Étant donné que je ne voulais pas rentrer chez moi, je m'étais arrêté près d'une supérette et avais décidé de me calmer en respirant l'air frais du soir. Mais, à peine eus-je le temps de libérer mon esprit en me détendant un minimum qu'une moto se gara près de moi, une musique d'un rap qui semblait espagnol s'en dégageant.
– Putain de bordel de merde... laissai-je échapper en réalisant qui était dessus.
Je voulus immédiatement monter sur mon véhicule mais Angelo m'avait déjà attrapé par les cheveux et me tirait d'une nonchalance des plus classes, vers une impasse à proximité. Là, il me jeta au sol et se mit, sans daigner à papoter un peu, à me rouer de coups. Merde... je l'avais oublié celui là. Il frappait tellement fort que ma respiration se coupait à chaque coup, et tellement rapidement que je ne savais où me protéger. À un moment, il s'arrêta pour reprendre son souffle pendant que je me tenais le ventre en crachant mes tripes.

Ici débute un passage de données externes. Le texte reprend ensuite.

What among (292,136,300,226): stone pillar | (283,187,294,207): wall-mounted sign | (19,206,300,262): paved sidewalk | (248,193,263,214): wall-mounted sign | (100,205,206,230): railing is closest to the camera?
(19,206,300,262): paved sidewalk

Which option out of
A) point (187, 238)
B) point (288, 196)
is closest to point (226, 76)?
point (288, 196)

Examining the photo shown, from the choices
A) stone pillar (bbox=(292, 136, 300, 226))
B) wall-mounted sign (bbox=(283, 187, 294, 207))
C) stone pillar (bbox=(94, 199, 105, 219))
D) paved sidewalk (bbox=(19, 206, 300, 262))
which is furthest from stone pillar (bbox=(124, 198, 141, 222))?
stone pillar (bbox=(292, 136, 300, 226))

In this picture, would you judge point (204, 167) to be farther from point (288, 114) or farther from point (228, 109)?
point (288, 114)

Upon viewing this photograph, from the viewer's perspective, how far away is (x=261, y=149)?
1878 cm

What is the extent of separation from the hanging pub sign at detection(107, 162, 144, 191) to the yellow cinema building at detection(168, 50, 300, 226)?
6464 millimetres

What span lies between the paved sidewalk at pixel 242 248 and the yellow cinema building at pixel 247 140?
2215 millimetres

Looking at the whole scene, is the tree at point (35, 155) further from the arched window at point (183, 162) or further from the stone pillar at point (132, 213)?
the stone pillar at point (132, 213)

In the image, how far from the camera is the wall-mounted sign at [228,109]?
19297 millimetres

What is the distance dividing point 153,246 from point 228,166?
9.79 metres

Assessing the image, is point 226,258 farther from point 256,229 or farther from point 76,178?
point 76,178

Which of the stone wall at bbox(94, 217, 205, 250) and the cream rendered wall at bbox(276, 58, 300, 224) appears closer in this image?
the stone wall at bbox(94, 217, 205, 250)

– Alors, Tao, comme ça tu pensais pouvoir te cacher éternellement ?! T'as vraiment fait parti d'un gang, toi ? Tu ne sais même pas te battre... et encore moins encaisser correctement !
Gēge... a déjà été dans un gang ?! C'est quoi ces conneries encore ?! Quand il avait mon âge, il faisait des petits boulots pour s'occuper de moi... à aucun moment il ne s'est impliqué dans ce genre d'organisation !
– Oh ! Ho ! Tu croyais que je n'étais pas au courant de ta petite vie merdique ?! Tel un verre de terre tu traînais dans les rues avec le crâne aussi vide de connaissance qu'un tas de merde ! Tu sais ce qu'on dis à ton sujet ?! Que la seule chose que tu ne saches jamais faire c'est te battre et vendre de la cam !
Que... qu'est-ce qu'il raconte ?
– Apparement tu as oublié comment faire le premier truc... ne me dis pas que t'as aussi perdu l'autre faculté !
– La ferme... marmonnai-je entre mes dents.
Il se pencha vers moi en m'attrapant par les joues.
– Qu'est-ce que tu dis ? Tu veux mourir, ou quoi ?!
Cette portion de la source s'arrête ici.